For the momentum factor, EUR hugs zero more than the other selected currencies.

If we look at the DXY factor and the currency weights for 2026 to have a more realistic view of how they are changing, we can see much more stability.

Small changes around EUR; CNH has hovered around zero; TWD has gone long since February; and AUD has picked up a short position. Given these are weekly weights, it’s good that there aren’t any wild swings, since big changes in positioning would lead to larger transaction costs.

Conclusion

Done. We’ve built a fundamental FX factor model. It’s involved, with lots of different ways to fall over, but we made it. Three factors were significant: 1-month momentum, 6-month momentum, DXY, and the EM factor. The smaller size of the FX universe compared to equities means there is less data through time and across assets. Also, the underlying \(\beta\)s are noisy given the tighter return ranges compared to equities. There is also a case that regime changes average things out to zero, but it’s hard to see that in the data. However, this model can help in hedging and explaining risk, but not serve as a source of expected returns.

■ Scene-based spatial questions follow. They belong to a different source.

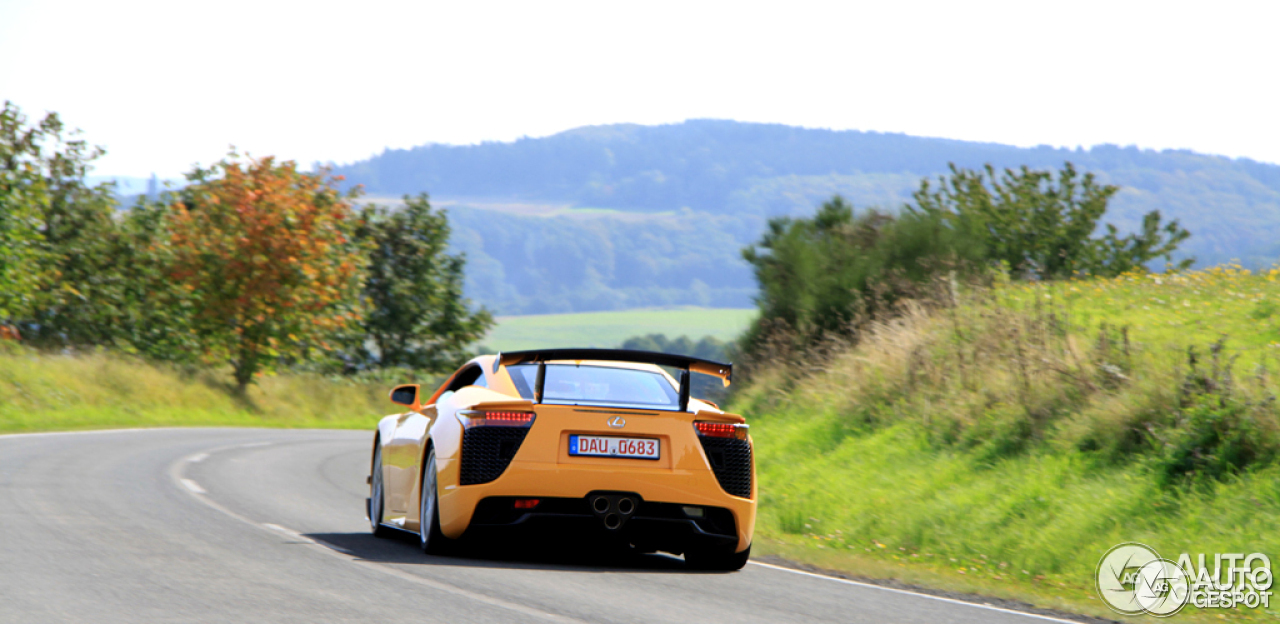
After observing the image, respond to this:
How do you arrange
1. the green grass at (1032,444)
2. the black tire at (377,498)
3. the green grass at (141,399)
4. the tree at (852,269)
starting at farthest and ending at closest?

If you’ve looked at FX factor models before, you’ll realise I’ve missed a pretty significant factor — carry. It’s very hard to get free data to calculate the carry factor across the full universe of currencies. I’m saving it for another day for a smaller set of pairs where there is data.

So I hope this has been a good walkthrough and explainer on how to approach these factor models.